- _TEXTO FUENTE_
----
Es evidente que debajo de las políticas de “erradicación” (arrancar de raíz) del trabajo infantil hay, motivaciones relacionadas con el imprescindible respecto de los derechos de los niños y niñas y la ineludible obligación de atajar los abusos de los adultos, en lo que evidentemente el consenso es generalizado. Pero creo que es importante caer en la cuenta de que este consenso se construye en un contexto atravesado por una visión dicotómica y hasta contradictoria entre educación y trabajo y entre educación escolarizada y no escolarizada. Ese contexto es el propio del mundo urbano, lo cual no es raro. Como se sabe, la ciudad es, en el proyecto moderno, la forma preferida de poblamiento y ocupación del territorio, el centro de las instituciones clave de la gestión macrosocial, y el lugar en el que se desarrollan los factores dinamizadores de la modernización (industria, mercado, servicios, etc.).

Apuntamientos estratégicos

A partir de estas breves anotaciones teóricas, que tendrían que ampliarse para discutir, entre otras, las nociones precisas de trabajo y empleo, de goce y ejercicio de un derecho, y de valoración y crítica del trabajo infantil2, me voy a permitir sugerir algunas ideas que habría que tener en cuenta en el diseño de estrategias para abordar la relación entre educación y trabajo infantil. Mis sugerencias se referirán, primero, al trabajo y, luego, a la educación, aunque soy consciente de que los dos ángulos del problema guardan entre sí múltiples relaciones.

Con respecto al trabajo

1. Pienso que una estrategia adecuada para abordar la relación entre educación y trabajo infantil debe comenzar afirmando, como lo recuerda acertadamente Cussiánovich, que el trabajo dignifica a la persona, contribuye a su humanización, independientemente de la edad aunque no de las condiciones en que se realiza. Las condiciones tienen que ser tales que el ejercicio del trabajo facilite y no impida el desarrollo de la potencialidad humanizadora del trabajo.

2. Cuando se parte del a priori de la nocividad atribuida al trabajo infantil, sin distinguir adecuadamente entre trabajo y condiciones laborales, es lógico que, cuando éstas son inhumanas, se desemboque en la erradicación. Y la unión de estos dos términos lleva no sólo a luchar contra el trabajo infantil sino a minusvalorar a quien lo realiza. Esta minusvaloración social del trabajador infantil repercute naturalmente en su autocomprensión (identidad, autoestima, etc. ) porque, como bien sabemos, una persona, desde su infancia, construye su identidad y su autoestima en comunicación con otros, desde la comunicación cotidiana hasta la identidad que la sociedad le atribuye. De esta premisa se deduce que la estrategia debe incorporar la estima, y no la compasión (1), del trabajador infantil para que se desarrolle en él la debida autoestima y el trabajo pueda ser visto como fuente de humanización y de formación de ciudadanía.
----
- _TAREA 1_
Responde con base en el texto sobre educación y trabajo infantil:
(a) ¿Qué significa "erradicación", según la aclaración entre paréntesis?
(b) ¿A quién se cita al afirmar que el trabajo dignifica a la persona?
(c) ¿Qué debe incorporar la estrategia en lugar de la compasión?
- _TAREA 2_
Devuelve sin cambios el fragmento del texto sobre educación y trabajo infantil que va de "1. Pienso que" a "humanizadora del trabajo.".
El material no tiene ningún papel en esto.

(Registros de una colección de datos)
----
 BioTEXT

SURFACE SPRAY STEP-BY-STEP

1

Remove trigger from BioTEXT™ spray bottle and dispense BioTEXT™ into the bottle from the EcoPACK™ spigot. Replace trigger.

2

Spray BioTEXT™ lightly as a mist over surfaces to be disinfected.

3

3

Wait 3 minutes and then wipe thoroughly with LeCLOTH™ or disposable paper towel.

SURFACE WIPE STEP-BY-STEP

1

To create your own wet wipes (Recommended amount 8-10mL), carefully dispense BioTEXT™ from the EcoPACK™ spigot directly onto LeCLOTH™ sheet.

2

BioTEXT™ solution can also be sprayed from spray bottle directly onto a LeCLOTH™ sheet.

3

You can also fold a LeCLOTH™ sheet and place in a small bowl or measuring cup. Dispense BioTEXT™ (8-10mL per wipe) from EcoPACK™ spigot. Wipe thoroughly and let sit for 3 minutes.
----
- _RESPUESTA 1_
(a) Arrancar de raíz.
(b) A Cussiánovich.
(c) La estima del trabajador infantil.

- _RESPUESTA 2_
1. Pienso que una estrategia adecuada para abordar la relación entre educación y trabajo infantil debe comenzar afirmando, como lo recuerda acertadamente Cussiánovich, que el trabajo dignifica a la persona, contribuye a su humanización, independientemente de la edad aunque no de las condiciones en que se realiza. Las condiciones tienen que ser tales que el ejercicio del trabajo facilite y no impida el desarrollo de la potencialidad humanizadora del trabajo.